Records from a data source:

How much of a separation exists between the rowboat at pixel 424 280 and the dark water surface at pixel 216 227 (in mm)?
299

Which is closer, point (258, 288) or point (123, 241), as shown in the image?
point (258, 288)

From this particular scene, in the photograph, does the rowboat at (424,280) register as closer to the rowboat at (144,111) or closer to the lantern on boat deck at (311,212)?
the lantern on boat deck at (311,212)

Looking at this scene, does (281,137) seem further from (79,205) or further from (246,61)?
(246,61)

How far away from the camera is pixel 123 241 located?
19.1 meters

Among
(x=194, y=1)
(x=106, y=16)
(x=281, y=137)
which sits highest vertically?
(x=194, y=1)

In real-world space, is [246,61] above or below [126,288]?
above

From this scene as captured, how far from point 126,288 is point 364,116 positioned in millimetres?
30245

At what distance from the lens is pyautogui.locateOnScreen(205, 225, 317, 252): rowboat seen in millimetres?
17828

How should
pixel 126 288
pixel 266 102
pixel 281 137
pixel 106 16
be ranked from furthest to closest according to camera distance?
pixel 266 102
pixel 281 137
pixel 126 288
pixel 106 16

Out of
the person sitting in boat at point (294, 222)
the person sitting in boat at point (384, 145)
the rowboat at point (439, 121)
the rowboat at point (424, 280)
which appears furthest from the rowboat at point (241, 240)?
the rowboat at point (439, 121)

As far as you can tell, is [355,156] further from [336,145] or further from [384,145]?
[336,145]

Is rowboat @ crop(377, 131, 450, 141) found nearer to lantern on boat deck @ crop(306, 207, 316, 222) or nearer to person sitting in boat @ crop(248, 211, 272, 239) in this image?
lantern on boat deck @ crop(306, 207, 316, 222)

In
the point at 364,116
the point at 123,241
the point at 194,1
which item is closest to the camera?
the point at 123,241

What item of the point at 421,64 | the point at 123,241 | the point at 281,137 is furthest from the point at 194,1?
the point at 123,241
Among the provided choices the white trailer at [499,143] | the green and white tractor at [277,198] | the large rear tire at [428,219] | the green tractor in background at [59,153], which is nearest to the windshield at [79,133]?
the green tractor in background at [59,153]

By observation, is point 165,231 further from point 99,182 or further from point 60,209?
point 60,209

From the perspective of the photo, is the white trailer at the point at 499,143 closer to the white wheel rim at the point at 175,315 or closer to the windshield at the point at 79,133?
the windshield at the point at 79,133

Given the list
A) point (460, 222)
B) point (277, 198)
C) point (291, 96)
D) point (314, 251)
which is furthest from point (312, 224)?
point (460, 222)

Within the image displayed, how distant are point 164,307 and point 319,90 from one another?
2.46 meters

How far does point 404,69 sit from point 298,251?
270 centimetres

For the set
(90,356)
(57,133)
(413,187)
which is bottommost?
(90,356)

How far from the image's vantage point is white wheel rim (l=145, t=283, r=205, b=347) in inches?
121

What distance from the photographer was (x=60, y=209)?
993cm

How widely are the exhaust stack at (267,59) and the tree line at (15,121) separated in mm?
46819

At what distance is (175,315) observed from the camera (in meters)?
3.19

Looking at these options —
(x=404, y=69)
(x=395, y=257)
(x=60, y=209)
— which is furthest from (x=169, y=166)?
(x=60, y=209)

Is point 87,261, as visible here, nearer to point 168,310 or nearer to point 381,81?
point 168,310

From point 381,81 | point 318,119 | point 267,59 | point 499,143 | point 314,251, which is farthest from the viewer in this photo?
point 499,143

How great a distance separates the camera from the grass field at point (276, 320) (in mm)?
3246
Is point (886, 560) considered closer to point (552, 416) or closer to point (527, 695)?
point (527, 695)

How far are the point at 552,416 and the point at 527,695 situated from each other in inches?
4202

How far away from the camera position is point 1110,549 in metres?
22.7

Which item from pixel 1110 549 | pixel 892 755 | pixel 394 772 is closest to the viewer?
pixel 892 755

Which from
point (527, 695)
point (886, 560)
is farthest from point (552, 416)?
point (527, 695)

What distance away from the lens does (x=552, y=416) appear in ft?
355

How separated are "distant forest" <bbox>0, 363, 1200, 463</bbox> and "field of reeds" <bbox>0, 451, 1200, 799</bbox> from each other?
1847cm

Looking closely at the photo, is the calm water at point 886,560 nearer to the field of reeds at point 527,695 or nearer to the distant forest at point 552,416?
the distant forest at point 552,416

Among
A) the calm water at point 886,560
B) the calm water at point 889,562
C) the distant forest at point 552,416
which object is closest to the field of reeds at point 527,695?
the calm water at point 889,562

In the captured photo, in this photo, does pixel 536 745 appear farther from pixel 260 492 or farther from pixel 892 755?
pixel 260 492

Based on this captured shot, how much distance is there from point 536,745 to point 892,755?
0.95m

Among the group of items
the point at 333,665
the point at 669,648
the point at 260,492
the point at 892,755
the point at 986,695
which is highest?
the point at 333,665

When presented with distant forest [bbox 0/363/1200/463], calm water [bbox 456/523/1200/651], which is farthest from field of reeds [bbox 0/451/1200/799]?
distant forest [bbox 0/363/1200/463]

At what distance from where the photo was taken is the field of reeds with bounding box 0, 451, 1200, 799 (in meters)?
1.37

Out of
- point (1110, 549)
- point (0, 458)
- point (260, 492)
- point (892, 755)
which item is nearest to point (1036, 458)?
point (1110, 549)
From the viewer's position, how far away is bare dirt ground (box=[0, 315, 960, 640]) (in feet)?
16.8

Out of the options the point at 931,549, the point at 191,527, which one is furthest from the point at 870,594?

WORK TO BE COMPLETED: Write out all the lines again, exactly as they are.

EXPECTED ANSWER:
How much of a separation exists between the rowboat at pixel 424 280 and the dark water surface at pixel 216 227 (in mm)?
299

Which is closer, point (258, 288) or point (123, 241), as shown in the image?
point (258, 288)

From this particular scene, in the photograph, does the rowboat at (424,280) register as closer to the rowboat at (144,111) or closer to the lantern on boat deck at (311,212)?
the lantern on boat deck at (311,212)

Looking at this scene, does (281,137) seem further from (79,205) or further from (246,61)?
(246,61)

How far away from the camera is pixel 123 241 located?
19.1 meters

Among
(x=194, y=1)
(x=106, y=16)
(x=281, y=137)
which sits highest vertically?
(x=194, y=1)

In real-world space, is [246,61] above or below [126,288]?
above

From this scene as captured, how far from point 126,288 is point 364,116 positioned in millimetres?
30245

At what distance from the lens is pyautogui.locateOnScreen(205, 225, 317, 252): rowboat seen in millimetres?
17828

How should
pixel 126 288
pixel 266 102
pixel 281 137
pixel 106 16
be ranked from furthest to closest according to camera distance?
pixel 266 102
pixel 281 137
pixel 126 288
pixel 106 16

Out of
the person sitting in boat at point (294, 222)
the person sitting in boat at point (384, 145)
the rowboat at point (439, 121)
the rowboat at point (424, 280)
which appears furthest from the rowboat at point (241, 240)?
the rowboat at point (439, 121)

As far as you can tell, is [355,156] further from [336,145] or further from [384,145]?
[336,145]

Is rowboat @ crop(377, 131, 450, 141) found nearer to lantern on boat deck @ crop(306, 207, 316, 222) or nearer to person sitting in boat @ crop(248, 211, 272, 239) in this image?
lantern on boat deck @ crop(306, 207, 316, 222)

In
the point at 364,116
the point at 123,241
the point at 194,1
which item is closest to the camera?
the point at 123,241

What item of the point at 421,64 | the point at 123,241 | the point at 281,137 is furthest from the point at 194,1?
the point at 123,241
Among the provided choices the white trailer at [499,143] | the green and white tractor at [277,198] | the large rear tire at [428,219] | the green tractor in background at [59,153], which is nearest to the windshield at [79,133]?
the green tractor in background at [59,153]

By observation, is point 165,231 further from point 99,182 or further from point 60,209?
point 60,209

From the perspective of the photo, is the white trailer at the point at 499,143 closer to the white wheel rim at the point at 175,315 or closer to the windshield at the point at 79,133?
the windshield at the point at 79,133

Given the list
A) point (460, 222)
B) point (277, 198)
C) point (291, 96)
D) point (314, 251)
which is furthest from point (312, 224)?
point (460, 222)

Within the image displayed, how distant are point 164,307 and point 319,90 from one another?
2.46 meters

How far does point 404,69 sit from point 298,251?
270 centimetres

For the set
(90,356)
(57,133)
(413,187)
which is bottommost?
(90,356)

How far from the image's vantage point is white wheel rim (l=145, t=283, r=205, b=347) in inches?
121

What distance from the photographer was (x=60, y=209)?
993cm

How widely are the exhaust stack at (267,59) and the tree line at (15,121) separated in mm?
46819

At what distance is (175,315) observed from the camera (in meters)?
3.19

Looking at these options —
(x=404, y=69)
(x=395, y=257)
(x=60, y=209)
— which is furthest from (x=169, y=166)?
(x=60, y=209)

Is point 87,261, as visible here, nearer to point 168,310 or nearer to point 381,81?
point 168,310

From point 381,81 | point 318,119 | point 267,59 | point 499,143 | point 314,251, which is farthest from the viewer in this photo?
point 499,143

How great a distance separates the camera from the grass field at point (276, 320) (in mm)?
3246
Is point (886, 560) considered closer to point (552, 416) or closer to point (527, 695)?
point (527, 695)

How far are the point at 552,416 and the point at 527,695 situated from each other in inches?
4202

How far away from the camera position is point 1110,549 in metres?
22.7

Which item from pixel 1110 549 | pixel 892 755 | pixel 394 772 is closest to the viewer?
pixel 892 755

Which from
point (527, 695)
point (886, 560)
is farthest from point (552, 416)?
point (527, 695)

What distance away from the lens does (x=552, y=416) appear in ft?
355

How separated are "distant forest" <bbox>0, 363, 1200, 463</bbox> and "field of reeds" <bbox>0, 451, 1200, 799</bbox> from each other?
1847cm

Looking closely at the photo, is the calm water at point 886,560 nearer to the field of reeds at point 527,695 or nearer to the distant forest at point 552,416?
the distant forest at point 552,416

Among
A) the calm water at point 886,560
B) the calm water at point 889,562
C) the distant forest at point 552,416
which object is closest to the field of reeds at point 527,695?
the calm water at point 889,562

In the captured photo, in this photo, does pixel 536 745 appear farther from pixel 260 492 or farther from pixel 892 755?
pixel 260 492

Based on this captured shot, how much distance is there from point 536,745 to point 892,755?
0.95m

Among the group of items
the point at 333,665
the point at 669,648
the point at 260,492
the point at 892,755
the point at 986,695
which is highest?
the point at 333,665

When presented with distant forest [bbox 0/363/1200/463], calm water [bbox 456/523/1200/651], which is farthest from field of reeds [bbox 0/451/1200/799]?
distant forest [bbox 0/363/1200/463]

At what distance from where the photo was taken is the field of reeds with bounding box 0, 451, 1200, 799 (in meters)?
1.37

Out of
- point (1110, 549)
- point (0, 458)
- point (260, 492)
- point (892, 755)
which item is nearest to point (1036, 458)?
point (1110, 549)
From the viewer's position, how far away is bare dirt ground (box=[0, 315, 960, 640]) (in feet)?
16.8

Out of the options the point at 931,549, the point at 191,527, which one is furthest from the point at 870,594?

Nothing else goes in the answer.